A specialized banking and financial AI assistant fine-tuned on the T2-RAGBench dataset for conversational RAG tasks. This model excels at analyzing financial documents, answering banking-related questions, and providing detailed insights from financial reports.

## Model Details

- **Developed by:** Akhenaton
- **Model Type:** Causal Language Model (Llama 3.2 1B)
- **License:** Apache 2.0
- **Base Model:** unsloth/llama-3.2-1b-instruct-unsloth-bnb-4bit
- **Fine-tuning Method:** LoRA (Low-Rank Adaptation)
- **Training Framework:** Unsloth + Hugging Face TRL
- **Quantization:** 4-bit (BitsAndBytes)

## Training Details

### Dataset
- **Source:** [G4KMU/t2-ragbench](https://huggingface.co/datasets/G4KMU/t2-ragbench) (ConvFinQA subset)

(Saved entries)
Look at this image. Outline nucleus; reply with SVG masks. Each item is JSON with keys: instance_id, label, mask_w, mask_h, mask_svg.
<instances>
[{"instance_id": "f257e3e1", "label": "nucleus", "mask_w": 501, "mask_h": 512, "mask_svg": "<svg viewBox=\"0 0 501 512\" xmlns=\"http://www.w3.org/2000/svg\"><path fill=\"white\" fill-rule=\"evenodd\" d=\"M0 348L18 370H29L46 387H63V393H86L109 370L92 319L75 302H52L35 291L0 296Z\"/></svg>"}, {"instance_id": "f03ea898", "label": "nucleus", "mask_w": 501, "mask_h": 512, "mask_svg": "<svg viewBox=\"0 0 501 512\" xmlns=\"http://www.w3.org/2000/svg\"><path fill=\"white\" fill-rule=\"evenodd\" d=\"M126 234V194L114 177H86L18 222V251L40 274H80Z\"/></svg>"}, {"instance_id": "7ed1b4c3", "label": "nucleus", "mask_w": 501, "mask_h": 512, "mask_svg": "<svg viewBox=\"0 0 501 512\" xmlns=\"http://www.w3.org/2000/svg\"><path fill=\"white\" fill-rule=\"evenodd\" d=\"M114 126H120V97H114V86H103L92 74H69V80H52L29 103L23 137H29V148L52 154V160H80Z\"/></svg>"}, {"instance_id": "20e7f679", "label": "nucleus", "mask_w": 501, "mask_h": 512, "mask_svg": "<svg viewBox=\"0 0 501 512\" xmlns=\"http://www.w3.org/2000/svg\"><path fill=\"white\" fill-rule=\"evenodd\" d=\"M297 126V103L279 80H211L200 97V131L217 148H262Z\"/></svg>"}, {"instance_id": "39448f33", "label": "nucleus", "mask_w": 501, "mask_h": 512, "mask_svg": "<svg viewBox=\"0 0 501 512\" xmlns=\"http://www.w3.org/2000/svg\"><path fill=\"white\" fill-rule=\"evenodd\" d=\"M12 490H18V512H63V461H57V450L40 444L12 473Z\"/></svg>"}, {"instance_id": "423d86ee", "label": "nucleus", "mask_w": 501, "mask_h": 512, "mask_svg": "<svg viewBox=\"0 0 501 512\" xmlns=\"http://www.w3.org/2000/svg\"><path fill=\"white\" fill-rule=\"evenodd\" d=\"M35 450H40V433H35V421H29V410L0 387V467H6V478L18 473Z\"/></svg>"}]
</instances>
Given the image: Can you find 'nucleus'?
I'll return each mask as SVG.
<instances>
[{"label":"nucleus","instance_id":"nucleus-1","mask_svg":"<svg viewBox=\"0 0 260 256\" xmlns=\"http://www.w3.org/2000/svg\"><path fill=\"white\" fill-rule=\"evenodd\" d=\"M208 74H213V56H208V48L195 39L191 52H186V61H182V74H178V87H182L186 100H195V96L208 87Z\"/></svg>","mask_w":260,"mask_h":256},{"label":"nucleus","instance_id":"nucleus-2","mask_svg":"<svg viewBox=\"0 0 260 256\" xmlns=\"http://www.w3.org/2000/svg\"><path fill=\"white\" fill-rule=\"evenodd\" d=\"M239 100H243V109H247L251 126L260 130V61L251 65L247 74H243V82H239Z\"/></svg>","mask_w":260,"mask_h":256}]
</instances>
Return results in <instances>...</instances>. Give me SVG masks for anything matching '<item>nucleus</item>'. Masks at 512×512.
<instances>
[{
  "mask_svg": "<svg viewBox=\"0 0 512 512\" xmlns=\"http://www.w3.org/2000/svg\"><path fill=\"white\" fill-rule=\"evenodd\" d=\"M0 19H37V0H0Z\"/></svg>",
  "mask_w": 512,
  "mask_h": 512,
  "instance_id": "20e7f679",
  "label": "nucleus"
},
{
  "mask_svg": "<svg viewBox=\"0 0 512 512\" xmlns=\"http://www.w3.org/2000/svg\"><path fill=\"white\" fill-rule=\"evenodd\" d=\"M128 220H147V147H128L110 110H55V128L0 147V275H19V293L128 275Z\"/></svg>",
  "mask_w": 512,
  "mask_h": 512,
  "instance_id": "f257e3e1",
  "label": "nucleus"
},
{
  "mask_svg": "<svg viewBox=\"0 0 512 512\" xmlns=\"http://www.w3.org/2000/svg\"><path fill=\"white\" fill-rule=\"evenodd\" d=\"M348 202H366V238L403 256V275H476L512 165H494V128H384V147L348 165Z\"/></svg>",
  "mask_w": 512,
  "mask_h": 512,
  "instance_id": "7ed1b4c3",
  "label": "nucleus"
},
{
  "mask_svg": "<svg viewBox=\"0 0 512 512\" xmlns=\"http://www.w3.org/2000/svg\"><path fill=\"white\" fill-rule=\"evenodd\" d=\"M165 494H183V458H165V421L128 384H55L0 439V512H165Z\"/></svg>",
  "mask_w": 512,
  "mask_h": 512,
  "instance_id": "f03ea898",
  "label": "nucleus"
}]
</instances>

Activity ::
Write out the passage from the banking assistant description above, from "- **License:** Apache" through "- **Quantization:** 4-bit (BitsAndBytes)", inclusive.

Written reply ::
- **License:** Apache 2.0
- **Base Model:** unsloth/llama-3.2-1b-instruct-unsloth-bnb-4bit
- **Fine-tuning Method:** LoRA (Low-Rank Adaptation)
- **Training Framework:** Unsloth + Hugging Face TRL
- **Quantization:** 4-bit (BitsAndBytes)